Volker UllrichCDU/CSU - Hauptverhandlungsdokumentationsgesetz
Frau Präsidentin! Meine sehr verehrten Damen und Herren! Die Frage nach dem Charakter des Strafverfahrens und die Änderung einer jahrzehntealten Praxis ist ein rechtspolitisch bedeutendes Vorhaben. Ich frage mich schon ein bisschen, weswegen die Koalition diese Debatte in 26 Minuten am Abend fast versteckt. Es wäre vor dem Hintergrund der Bedeutung angebracht, diese Debatte am Vormittag in der Kernzeit zu führen.
(Beifall bei der CDU/CSU sowie bei Abgeordneten der AfD)

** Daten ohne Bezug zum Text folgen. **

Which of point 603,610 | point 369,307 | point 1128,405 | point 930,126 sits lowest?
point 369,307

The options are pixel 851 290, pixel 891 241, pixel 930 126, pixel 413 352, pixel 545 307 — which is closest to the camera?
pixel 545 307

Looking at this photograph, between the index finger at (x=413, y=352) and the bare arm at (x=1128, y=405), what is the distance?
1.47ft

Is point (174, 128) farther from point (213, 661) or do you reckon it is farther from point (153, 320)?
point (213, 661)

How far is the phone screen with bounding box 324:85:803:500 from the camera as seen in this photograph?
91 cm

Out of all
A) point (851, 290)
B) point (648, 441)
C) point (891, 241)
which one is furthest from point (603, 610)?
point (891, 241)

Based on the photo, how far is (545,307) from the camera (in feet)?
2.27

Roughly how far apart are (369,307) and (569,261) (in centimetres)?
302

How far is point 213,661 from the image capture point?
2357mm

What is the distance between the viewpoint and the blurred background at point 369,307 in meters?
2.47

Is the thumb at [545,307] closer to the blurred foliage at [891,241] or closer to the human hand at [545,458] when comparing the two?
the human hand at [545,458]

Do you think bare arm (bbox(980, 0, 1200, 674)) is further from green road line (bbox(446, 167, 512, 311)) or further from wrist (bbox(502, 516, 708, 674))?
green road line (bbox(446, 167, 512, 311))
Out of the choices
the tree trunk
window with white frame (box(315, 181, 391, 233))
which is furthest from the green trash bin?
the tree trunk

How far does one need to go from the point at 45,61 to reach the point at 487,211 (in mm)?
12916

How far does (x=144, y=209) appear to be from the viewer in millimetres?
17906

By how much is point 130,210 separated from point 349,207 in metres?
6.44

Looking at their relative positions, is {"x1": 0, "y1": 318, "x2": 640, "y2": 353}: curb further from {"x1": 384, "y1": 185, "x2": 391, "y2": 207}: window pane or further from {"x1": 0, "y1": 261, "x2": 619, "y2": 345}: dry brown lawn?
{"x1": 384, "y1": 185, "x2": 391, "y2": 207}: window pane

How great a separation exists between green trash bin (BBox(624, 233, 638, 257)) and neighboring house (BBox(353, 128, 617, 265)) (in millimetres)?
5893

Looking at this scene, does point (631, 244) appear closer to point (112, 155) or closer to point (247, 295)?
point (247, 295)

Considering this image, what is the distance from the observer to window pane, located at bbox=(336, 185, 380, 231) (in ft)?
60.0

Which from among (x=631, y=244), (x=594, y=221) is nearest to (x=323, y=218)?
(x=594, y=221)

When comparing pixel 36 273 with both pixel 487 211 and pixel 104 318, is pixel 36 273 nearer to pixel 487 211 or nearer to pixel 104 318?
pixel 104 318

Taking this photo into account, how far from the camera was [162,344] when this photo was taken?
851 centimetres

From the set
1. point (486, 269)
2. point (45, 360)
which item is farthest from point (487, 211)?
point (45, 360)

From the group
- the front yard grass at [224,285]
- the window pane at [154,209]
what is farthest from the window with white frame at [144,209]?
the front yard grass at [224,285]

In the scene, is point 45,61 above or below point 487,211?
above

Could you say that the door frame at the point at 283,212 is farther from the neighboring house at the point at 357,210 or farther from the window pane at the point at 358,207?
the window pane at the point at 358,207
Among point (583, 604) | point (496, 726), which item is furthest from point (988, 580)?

Herr Minister Buschmann, der Verweis auf die US-amerikanische Strafrechtspraxis vermag gerade kein Argument zu sein, weil wir aus guten Gründen in Deutschland viele Elemente der amerikanischen Strafrechtspraxis nicht übernommen haben und nicht übernehmen wollen.
(Beifall bei der CDU/CSU)
Es ist zumindest ein Stück weit erfreulich, dass Sie von Ihren ursprünglichen Plänen, eine audiovisuelle Aufzeichnung vorzusehen, also Bild und Ton, abgerückt sind. Aber das Lob ist nur sehr eingeschränkt, unter anderem weil Sie eine Experimentierklausel für die Länder vorsehen, dass diese die Möglichkeit erhalten, eben doch Videoaufzeichnungen im Gerichtssaal vorzunehmen. Das ist aus unserer Sicht brandgefährlich – zum einen, weil Sie die Idee eines einheitlichen Prozessrechts in Deutschland, das seit über 150 Jahren gilt, mit dieser Idee ad acta legen, und zum anderen, weil Sie bei der Frage der Videoaufzeichnung vollkommen übersehen, dass sich durch eine Kamera ja auch das Aussageverhalten von Zeugen ändert.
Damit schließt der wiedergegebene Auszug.